Sollte sich die Qualität und Eigenständigkeit so weiter entwickeln, wie dieser Teil es in Aussicht stellt, kann ich das nur begrüßen.

Vielleicht war es von Anfang an nicht geplant, in diesem dritten Teil Rode und Groeger als Holmes und Watson brillieren zu lassen, vielleicht wurden die Aufnahmen aber auch nach ihrem überraschenden Tod Anfang dieses Jahres getätigt, in jedem Fall kommt das berühmte Gespann aus der Baker Street dieses Mal nicht zu Gehör.

Im Innenteil des Covers findet sich eine Danksagung an Christian Rode, Peter Groeger und Gerald Paradies. Alle Drei waren bekannte, wunderbare Stimmen, wobei Letzerer z.B. in der Sherlock Holmes (neue Fälle) – Folge „Die Untoten von Tilbury“ zu hören war. Er verstarb im Juni 2016, offenbar dem Produktionsjahr des Hörspiels, um das es hier geht.

Es tut dem Hörspiel meiner Ansicht nach jedoch gut, dass die auch von mir geliebten Holmes und Watson nicht auftauchen. Nur so kann Lestrade sich entfalten und ganz der Star sein und nicht nur der Nebendarsteller mit Extra-Spielzeit.

Die Story ist einfach gestrickt, aber fesselnd. Im Mittelpunkt steht ein Attentat auf den Premierminister. Nur knapp entgeht er einem Angriff auf sein Leben und somit tun sich viele Fragen auf. Ist es ein politischer Gegner? Ist es ein Mann, ist es eine Frau?

Die Geschichte ist, wie erwähnt, eher einfach gehalten, enthält kein „Ei des Columbus“, aber das hat mich nicht gestört, denn die Frage ist immer wie eine Geschichte erzählt wird. Die Dialoge zwischen Lestrade (Lutz Harder) und seinen Kollegen, sowie seinem Vorgesetzten Hawksley, der fantastisch von Bodo Wolf gesprochen wird, machen einfach Spaß. Dieser war mir zumindest nicht nur als Synchronstimme des Arztes in der Serie „Downtown Abbey“ bekannt, sondern als meiner Ansicht nach die beste aller Joker – Stimmen seit Joker eine deutsche Stimme hat. Siehe auch die Arkham – Gaming – Reihe.

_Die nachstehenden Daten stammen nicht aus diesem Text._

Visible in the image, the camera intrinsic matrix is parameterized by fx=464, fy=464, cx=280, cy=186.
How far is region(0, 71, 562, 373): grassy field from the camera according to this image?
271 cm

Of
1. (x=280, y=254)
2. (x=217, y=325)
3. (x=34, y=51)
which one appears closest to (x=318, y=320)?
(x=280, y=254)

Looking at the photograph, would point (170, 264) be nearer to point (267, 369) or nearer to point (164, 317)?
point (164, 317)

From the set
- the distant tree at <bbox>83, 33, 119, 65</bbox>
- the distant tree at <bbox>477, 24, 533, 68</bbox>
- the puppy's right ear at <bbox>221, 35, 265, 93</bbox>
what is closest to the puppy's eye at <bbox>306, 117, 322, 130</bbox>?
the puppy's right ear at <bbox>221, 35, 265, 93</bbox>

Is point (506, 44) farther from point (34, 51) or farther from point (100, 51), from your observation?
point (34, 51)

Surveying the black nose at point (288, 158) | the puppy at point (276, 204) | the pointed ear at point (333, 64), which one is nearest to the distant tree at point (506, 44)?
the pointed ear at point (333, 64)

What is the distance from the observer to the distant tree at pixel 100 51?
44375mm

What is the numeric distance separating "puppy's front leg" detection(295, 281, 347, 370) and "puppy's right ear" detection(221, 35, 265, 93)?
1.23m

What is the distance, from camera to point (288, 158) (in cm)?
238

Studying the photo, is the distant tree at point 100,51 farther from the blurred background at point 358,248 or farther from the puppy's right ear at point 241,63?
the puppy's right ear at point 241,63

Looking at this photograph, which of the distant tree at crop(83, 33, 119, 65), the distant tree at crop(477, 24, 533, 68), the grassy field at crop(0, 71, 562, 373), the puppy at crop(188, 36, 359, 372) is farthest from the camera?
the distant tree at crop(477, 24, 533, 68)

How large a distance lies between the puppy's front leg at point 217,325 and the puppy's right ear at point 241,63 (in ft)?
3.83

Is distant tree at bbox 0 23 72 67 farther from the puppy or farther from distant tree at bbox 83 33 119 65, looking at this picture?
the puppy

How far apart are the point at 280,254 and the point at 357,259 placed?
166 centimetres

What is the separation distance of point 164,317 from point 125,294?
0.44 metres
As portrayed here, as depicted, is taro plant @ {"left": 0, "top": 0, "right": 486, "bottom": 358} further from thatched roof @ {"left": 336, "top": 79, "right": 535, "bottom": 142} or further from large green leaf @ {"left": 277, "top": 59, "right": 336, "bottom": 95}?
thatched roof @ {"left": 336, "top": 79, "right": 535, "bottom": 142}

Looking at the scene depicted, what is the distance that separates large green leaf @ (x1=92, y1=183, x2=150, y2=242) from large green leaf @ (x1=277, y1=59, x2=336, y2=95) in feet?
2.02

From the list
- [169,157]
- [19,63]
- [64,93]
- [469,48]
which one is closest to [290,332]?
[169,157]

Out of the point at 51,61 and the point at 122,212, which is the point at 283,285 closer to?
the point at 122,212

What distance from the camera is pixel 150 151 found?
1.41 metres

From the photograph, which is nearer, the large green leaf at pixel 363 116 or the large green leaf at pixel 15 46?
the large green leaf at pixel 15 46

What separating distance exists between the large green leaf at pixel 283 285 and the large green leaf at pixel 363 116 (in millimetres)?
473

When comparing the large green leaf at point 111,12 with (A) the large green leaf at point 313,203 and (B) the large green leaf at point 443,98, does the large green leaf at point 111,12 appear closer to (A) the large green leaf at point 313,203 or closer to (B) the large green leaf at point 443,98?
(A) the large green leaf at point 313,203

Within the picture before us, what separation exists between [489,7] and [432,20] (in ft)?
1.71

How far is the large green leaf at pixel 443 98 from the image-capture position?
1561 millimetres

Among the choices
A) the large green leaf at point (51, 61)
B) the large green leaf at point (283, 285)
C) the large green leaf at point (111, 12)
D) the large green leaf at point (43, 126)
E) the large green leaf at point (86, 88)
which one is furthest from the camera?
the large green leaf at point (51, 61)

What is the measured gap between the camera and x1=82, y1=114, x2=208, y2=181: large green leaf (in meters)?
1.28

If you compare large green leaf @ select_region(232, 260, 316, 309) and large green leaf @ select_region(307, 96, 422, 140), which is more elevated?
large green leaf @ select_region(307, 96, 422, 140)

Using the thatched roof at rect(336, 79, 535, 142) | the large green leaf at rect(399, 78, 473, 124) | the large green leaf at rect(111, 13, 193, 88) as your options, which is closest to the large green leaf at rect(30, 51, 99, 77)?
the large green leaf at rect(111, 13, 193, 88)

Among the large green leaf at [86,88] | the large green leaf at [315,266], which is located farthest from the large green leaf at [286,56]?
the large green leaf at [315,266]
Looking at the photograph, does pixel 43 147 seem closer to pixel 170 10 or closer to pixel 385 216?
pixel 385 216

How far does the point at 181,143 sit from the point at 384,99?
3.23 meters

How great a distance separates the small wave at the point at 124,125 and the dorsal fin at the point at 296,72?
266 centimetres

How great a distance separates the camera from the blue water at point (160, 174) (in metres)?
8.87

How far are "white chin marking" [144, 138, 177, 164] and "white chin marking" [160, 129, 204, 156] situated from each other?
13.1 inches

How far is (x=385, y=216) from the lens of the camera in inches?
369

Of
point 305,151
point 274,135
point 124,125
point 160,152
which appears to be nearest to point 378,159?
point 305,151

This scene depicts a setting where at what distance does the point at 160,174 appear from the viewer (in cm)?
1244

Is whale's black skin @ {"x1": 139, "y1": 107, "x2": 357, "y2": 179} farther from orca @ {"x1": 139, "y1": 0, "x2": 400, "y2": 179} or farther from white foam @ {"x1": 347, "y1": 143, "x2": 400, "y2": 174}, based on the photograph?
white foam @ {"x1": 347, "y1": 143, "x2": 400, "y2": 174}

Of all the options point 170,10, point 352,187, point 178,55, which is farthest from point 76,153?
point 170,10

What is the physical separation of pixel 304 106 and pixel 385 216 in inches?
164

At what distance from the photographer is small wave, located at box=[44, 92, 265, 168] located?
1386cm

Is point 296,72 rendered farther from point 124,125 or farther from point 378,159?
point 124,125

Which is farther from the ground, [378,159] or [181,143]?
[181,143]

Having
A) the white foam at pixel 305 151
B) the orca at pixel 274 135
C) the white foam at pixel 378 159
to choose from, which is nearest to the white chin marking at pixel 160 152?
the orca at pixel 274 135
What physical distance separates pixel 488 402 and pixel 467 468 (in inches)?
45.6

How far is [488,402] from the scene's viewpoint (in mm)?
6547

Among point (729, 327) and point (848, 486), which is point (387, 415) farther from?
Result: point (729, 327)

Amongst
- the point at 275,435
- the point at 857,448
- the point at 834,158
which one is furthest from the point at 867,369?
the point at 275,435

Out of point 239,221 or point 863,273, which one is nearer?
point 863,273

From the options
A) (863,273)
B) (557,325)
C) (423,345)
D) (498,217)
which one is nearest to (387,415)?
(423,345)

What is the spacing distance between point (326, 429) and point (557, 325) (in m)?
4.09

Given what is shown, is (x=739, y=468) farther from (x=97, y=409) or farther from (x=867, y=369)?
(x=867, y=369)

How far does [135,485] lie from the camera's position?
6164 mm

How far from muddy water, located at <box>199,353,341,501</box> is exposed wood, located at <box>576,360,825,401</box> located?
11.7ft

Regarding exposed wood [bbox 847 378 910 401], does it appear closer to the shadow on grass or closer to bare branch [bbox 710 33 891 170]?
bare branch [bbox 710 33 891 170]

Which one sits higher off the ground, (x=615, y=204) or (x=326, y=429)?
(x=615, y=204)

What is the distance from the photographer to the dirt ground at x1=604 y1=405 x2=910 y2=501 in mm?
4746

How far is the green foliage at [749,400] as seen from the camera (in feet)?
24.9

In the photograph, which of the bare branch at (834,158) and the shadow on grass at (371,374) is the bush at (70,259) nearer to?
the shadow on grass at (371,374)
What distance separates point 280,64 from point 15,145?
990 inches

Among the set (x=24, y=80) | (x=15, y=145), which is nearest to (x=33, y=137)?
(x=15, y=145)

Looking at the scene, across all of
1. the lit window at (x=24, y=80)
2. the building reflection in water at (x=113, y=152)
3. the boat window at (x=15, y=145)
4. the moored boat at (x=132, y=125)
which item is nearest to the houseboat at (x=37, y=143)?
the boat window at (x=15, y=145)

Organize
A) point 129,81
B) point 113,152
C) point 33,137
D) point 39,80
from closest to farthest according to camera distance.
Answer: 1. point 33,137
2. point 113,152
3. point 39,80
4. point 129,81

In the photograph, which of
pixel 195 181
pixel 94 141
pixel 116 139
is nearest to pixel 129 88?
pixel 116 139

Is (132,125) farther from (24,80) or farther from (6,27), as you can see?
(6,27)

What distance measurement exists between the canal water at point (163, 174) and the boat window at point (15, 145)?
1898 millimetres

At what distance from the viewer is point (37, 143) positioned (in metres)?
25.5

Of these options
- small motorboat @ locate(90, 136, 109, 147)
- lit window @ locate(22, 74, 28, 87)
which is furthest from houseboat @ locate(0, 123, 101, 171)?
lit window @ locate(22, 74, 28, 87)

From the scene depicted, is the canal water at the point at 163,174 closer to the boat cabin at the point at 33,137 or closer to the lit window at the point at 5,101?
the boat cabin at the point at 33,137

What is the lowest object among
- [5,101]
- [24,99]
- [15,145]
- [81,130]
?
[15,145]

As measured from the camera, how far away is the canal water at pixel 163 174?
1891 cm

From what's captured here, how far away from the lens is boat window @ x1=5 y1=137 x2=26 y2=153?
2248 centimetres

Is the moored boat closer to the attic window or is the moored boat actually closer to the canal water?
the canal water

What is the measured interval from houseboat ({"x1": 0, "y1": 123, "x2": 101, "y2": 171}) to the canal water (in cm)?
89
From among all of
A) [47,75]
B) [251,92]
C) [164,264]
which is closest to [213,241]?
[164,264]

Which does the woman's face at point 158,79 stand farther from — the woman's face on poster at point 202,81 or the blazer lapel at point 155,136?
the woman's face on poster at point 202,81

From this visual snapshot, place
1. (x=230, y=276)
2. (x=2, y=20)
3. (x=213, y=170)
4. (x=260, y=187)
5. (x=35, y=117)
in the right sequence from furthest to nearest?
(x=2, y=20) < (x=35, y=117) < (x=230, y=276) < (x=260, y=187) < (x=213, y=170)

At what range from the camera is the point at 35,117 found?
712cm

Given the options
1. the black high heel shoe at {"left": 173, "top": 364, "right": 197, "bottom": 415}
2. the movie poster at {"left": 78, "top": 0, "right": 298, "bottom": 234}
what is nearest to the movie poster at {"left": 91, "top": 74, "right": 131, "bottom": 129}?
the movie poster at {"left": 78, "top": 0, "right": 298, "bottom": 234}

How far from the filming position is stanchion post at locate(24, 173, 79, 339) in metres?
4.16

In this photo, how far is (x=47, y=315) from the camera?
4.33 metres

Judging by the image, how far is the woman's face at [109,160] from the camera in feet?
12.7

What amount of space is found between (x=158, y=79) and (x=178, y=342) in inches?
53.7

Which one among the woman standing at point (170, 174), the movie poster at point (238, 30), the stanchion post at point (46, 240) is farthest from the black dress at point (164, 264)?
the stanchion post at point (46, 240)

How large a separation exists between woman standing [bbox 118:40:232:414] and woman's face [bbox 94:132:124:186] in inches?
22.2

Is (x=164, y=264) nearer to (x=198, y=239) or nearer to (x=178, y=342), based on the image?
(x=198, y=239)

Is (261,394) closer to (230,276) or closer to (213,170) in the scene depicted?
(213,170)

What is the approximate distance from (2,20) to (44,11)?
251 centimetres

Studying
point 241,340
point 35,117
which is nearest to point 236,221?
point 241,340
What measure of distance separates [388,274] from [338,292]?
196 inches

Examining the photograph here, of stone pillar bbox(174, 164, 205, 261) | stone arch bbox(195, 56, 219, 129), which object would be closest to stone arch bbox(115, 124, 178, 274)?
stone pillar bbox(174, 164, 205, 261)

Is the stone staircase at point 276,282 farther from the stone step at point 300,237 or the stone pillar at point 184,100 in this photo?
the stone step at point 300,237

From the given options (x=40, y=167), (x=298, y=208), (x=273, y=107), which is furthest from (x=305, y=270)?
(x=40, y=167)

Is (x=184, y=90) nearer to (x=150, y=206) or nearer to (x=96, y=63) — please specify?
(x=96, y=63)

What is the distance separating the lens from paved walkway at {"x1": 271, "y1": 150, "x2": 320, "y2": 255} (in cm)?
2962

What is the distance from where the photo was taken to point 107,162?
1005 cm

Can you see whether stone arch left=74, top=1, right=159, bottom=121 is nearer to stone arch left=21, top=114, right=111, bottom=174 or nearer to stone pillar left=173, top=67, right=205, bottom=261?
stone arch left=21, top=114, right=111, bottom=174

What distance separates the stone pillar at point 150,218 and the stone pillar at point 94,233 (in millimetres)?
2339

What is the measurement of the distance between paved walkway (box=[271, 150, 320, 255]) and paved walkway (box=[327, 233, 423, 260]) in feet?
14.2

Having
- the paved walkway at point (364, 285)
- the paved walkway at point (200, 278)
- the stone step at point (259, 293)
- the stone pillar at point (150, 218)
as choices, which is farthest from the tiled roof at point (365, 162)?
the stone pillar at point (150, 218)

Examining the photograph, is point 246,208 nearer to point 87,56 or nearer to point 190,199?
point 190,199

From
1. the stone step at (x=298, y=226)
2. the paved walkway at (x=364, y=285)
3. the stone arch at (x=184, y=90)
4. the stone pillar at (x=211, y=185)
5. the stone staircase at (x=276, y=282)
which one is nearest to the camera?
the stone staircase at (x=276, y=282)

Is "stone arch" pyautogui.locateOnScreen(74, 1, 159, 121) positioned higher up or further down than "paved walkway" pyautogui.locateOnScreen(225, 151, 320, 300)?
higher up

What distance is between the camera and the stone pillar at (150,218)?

Eckhard Dux und Helmut Krauss sind in kleineren Nebenrollen zu hören. Immer wieder schön, von ihnen zu hören.

Summa sumarum entwickelt sich die Reihe in eine hervorragende Richtung. Das Hörspiel bietet Kurzweil und lässt mich nur mit einer Frage zurück: Funktioniert das, was man am Ende erlebt, wirklich?